(YOUR TASKS):
a – Copy the restaurant reviews from "My filet (apparently" up to and including "didn't go there.", and switch "dining partners" to "dinner companions" each time it occurs.
b – Proceed with the restaurant reviews, writing on from their final sentence.

Komatsuan, Shibuya  小松庵、渋谷

Komatsuan is a small chain of soba restaurants serving up “Tokyo Soba,” based on the traditions of Edo Soba, which is to say they claim to adhere to tradition while adding something contemporary to the mix, too. 

A visit to the Shibuya Tokyu Honten store for a late lunch found the place practically deserted, and lacking in character, as are most department store restaurants.

The menu offered range of set lunches, reasonable priced, with the soba and tempura set being well proportioned and tasty.





Outback Steakhouse, Shibuya  アオトバック、渋谷

Birthday parties often provide the chance to try somewhere different, and this one was no exception. 

I get the feeling I must have been one of the few left in Tokyo not to have tried an Outback Steakhouse. In fact, I couldn’t even picture it, until checking it’s location and realizing I’d known it all along. Anyhow, it proved to be an enjoyable distraction.

Spacious, kind of cozy, packed with a mix of parties (we sang happy birthday many times – for young and old), lovers, coworkers and gaijin.

The service was okay. But just okay. They tried hard to do the genki thing, but didn’t come across as all that sincere. Drink orders took forever to materialize, so in the end we resorted to ordering two at a time, after a few rounds of which the staff grasped the concept of thirsty diners and got their act together.

The menu had plenty to offer, and pretty pictures to make ordering simple.

I’d been warned by a trusted source that if I wanted to eat more than one dish the Bloomin’ Onion ® was best avoided. Advice followed, but I have to admit that it looked bloomin’ tasty.

Aside from the slow beers, margaritas and Cassis sodas, we had the customary bread and butter, which was sweet tasting, and the perfectly naughty Aussie Cheese Fries. Bad for you, but enjoyable in the way the bad things usually are.

We ordered various steak sets, each of which was accompanied by a choice of soups, salads, and sides. The soups were poor, afterthoughts at best. The salads little better, with even the ubiquitous Caesar Salas being less than it could have been. The jacket spuds (that means potatoes) looked okay, but I neglected to sample. I went for mashed potato instead, which to be honest wasn’t great – good mashed potato should be done with enough cream and butter to make even the sturdiest lady cow wince. 

There was rice (but no peas), coleslaw and veggies, too. All were passable at the price point. And as for the steaks… 

My filet (apparently recommend, as highlighted in red on the menu) was somewhat disappointing. Flavor mild to say the least, and screamed “Japanese style,” which is to say it was kind of buttery, or like marshmallow. Steaks should have more substance.

The Outback Special, favoured by three of my dining partners, was far superior. For a start it was bigger, and the juicy flesh and full flavour was much better than expected. Finally, the NY Strip was pretty good, too. Less filling than the Special, but overall a more accomplished steak.

I wasn’t too miffed at my poor choice, as (luckily) my dining partners all being ladies, they decided to give me half of their steaks. Helping them out seemed like a good idea, but by time I was finished I was less sure.

Desert was suggestively shaped sugary death in a bowl. I didn't go there.

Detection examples
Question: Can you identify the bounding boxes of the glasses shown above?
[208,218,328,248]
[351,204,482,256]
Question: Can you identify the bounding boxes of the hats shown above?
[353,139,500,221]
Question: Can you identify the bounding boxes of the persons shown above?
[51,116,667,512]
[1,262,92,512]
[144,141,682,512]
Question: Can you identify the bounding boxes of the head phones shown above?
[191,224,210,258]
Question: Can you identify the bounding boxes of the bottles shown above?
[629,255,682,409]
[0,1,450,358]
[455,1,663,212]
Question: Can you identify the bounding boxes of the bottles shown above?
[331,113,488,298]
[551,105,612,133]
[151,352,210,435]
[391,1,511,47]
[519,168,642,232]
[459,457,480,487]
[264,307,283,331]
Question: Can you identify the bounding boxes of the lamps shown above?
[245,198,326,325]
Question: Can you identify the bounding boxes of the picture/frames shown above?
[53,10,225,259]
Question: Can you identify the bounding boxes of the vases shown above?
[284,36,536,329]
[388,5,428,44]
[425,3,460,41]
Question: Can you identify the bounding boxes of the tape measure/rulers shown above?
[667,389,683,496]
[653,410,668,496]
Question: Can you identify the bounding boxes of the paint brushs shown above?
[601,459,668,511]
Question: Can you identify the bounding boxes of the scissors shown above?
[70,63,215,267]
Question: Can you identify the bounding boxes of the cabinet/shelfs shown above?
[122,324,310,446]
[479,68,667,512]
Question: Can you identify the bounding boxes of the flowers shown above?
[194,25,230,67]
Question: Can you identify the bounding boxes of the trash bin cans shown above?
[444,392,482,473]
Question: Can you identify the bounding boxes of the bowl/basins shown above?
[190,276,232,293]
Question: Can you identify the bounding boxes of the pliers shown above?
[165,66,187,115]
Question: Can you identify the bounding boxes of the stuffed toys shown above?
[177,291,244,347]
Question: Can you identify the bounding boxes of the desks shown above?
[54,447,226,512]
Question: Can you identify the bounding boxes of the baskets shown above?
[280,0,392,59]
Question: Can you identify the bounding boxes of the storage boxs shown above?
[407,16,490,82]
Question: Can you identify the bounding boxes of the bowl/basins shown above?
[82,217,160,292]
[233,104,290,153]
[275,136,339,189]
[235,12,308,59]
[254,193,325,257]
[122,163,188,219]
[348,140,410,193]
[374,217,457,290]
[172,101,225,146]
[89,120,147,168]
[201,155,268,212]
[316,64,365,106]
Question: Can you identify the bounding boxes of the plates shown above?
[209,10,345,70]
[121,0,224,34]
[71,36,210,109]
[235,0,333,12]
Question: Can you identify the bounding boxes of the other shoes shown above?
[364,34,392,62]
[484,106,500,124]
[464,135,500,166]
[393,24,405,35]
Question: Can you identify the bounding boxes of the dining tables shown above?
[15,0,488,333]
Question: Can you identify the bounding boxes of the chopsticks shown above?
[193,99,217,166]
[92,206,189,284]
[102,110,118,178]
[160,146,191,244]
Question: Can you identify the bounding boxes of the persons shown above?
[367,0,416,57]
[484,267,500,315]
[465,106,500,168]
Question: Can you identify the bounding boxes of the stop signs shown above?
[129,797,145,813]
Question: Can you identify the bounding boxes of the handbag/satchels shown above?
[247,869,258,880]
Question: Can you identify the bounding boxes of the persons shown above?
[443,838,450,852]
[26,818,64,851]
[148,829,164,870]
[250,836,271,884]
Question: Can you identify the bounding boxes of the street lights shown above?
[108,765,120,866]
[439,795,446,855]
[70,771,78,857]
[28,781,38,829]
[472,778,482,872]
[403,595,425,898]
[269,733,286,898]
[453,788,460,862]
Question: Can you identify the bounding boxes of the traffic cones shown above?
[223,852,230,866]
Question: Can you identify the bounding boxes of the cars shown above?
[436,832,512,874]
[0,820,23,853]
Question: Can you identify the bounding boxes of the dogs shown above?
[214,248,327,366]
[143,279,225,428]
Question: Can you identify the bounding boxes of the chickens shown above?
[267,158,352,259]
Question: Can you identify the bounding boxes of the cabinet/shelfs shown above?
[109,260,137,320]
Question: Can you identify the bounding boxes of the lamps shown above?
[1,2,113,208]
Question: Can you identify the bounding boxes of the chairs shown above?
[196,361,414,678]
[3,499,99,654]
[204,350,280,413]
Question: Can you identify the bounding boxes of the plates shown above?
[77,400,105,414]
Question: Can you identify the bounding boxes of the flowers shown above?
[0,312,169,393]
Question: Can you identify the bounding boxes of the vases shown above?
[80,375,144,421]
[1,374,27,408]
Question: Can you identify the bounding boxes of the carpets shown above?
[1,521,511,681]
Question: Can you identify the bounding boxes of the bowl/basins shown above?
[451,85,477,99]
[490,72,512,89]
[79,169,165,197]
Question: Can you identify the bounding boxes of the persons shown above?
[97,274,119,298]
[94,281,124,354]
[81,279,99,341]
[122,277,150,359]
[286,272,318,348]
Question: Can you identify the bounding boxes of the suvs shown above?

(ANSWERS TO THE EXERCISE):
a –
My filet (apparently recommend, as highlighted in red on the menu) was somewhat disappointing. Flavor mild to say the least, and screamed “Japanese style,” which is to say it was kind of buttery, or like marshmallow. Steaks should have more substance.

The Outback Special, favoured by three of my dinner companions, was far superior. For a start it was bigger, and the juicy flesh and full flavour was much better than expected. Finally, the NY Strip was pretty good, too. Less filling than the Special, but overall a more accomplished steak.

I wasn’t too miffed at my poor choice, as (luckily) my dinner companions all being ladies, they decided to give me half of their steaks. Helping them out seemed like a good idea, but by time I was finished I was less sure.

Desert was suggestively shaped sugary death in a bowl. I didn't go there.

b –
Outback Steakhouse


The Lockup, Shibuya  ロックアップ、渋谷

This horror-jail themed chain-izakaya is exactly the kind of place I try to avoid like the plague. Cheap, tacky, noisy, overdone and big on time wasting.

However, a pair of visiting dignitaries from Blighty expressed a desire to try the place and, being persuaded by the promise of a generous nomihōdai plan, I acquiesced and, shame be upon me, thoroughly enjoyed myself.

Half the “fun” is the interior – dark, filled with fancy dress horror props such as zombies, skeletons, cages and spongy floors. Although not really scary I was truly terrified that I might be injured.

Once seated in our cell, we endured roughly half an hour of ear splitting Thriller-like “music,” screams, maniac laughter, squeals from neighbouring diners and voiceovers from the netherworld while all the time watching the clocking ticking on our two hours of nomihōdai plan – torturous.  

The first five minutes were kind of funny, but after a while all too similar to listening to the majority of Japan’s “talent” infested TV. The cloven-hoofed hordes of freeters dressed as zombies, ghosts, demons and ghouls rattled our cages, but not in the way intended.

The entertainment dispensed with, at last we could hit the menu.

The nomihōdai plan offered lots of choice; the test tube cocktails proved popular as well as colourful. These aside, my dining partners and I got through a truly horrifying quantity of bottled Kirin beer, and so all was well with the world.

The food was, just about, at the higher end of the budget chain-izakaya spectrum.

Our course included Caesar salad, bacon and leak on a stick, salmon drenched in dressing and mayonnaise and shrimp and broccoli salad…

… and then some chicken karaage, French fries, pork, seafood spaghetti and a bit of cake for dessert.

Judging by other reviews of The Lockup from a few years ago it used to be a little more polished, probably somewhat more expensive and possibly scarier. Now it has the distinct feel of a themed chain-izakaya on its way out. Still, ¥2,500 for a mountain of gut-liner and access to endless drinks for a couple of hours isn’t all that bad. Even better if you want to show visitors some of “whacky Japan.”





Tachikichi Gyōza, Shibuya  立吉餃子、渋谷

The gyōza at Tachikichi Gyōza are fantastic. Hefty, juicy and delicious, whether boiled or fried. Certainly in a different league than the rather paltry dumplings served at the immensely popular Harajuku Gyōza Ryō.

Tachikichi’s gyōza differ from the norm by not having garlic in the meat mix. This allows the flavour of the pork to come through. For those, like me, who love the taste of garlic, quite excellent garlic gyōza are available. The gyōza skins have a thicker more succulent feel than usual, akin to Chinese dumplings.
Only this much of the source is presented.